On a recent night, I added bacon to a simple pasta sauce. Regular readers know it won’t end up that simple, but it’s a good place to start.
It’s actually a pretty standard recipe that I borrowed from Mark Bittman. It’s essentially one 28 oz. can of whole tomatoes crushed up with your hands, a small handful of basil leaves added to a bunch of good olive oil and enough garlic to wipe the Twilight series from the memories of an entire generation of teen girls. Usually, I make this dish with Spanish chorizo, but I’ve lost my source of good Spanish chorizo and hunted for a decent substitute.
I used Applegate Farms turkey bacon. Here, the word “bacon” makes turkey thigh meat better. In fact, it is some of the best bacon I’ve ever had and it cuts out lots of calories and saturated fat.
Bacon is undergoing a renaissance after many years with a bad reputation that, I submit, was due largely to bad bacon. Pick up the average name brand package of bacon at the store, look in the little window on the back of the package and you’ll see a mass of fat whispering to you about a place where meat might once have been. But, don’t worry. That fat has been salted to within an inch of its life so it can stay on the shelf until some father who knows no better picks it up as a treat for the kids.

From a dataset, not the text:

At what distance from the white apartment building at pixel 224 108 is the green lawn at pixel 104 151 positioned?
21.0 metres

New sources of bacon such as Pederson's Farms, Applegate Farms and others are leading this renaissance. These bacons are largely uncured which means they actually taste like something other than salt and the animals themselves are allowed to move from time to time so they develop meat along with the fat on their bellies. Things get better. At Whole Foods Markets, you can also buy pork belly and they will just give you the recipe for turning it into bacon.
Is this a great country, or what?
The bacon renaissance is leading to a certain symbolic quality being attached to bacon. Bacon makes everything better.
You might have seen commercials calling for a “bacon latte.” Bacon shows up in the new generation of designer burger restaurants. And it’s difficult to find chefs who don’t use bacon to make traditional dishes better. In fact, this idea that bacon makes anything better animates a video from Youtube sensations Rhett and Link.
And if you’re a parent who does not know who Rhett and Link are, then you need cooler children. Or perhaps you could just rub some bacon on them.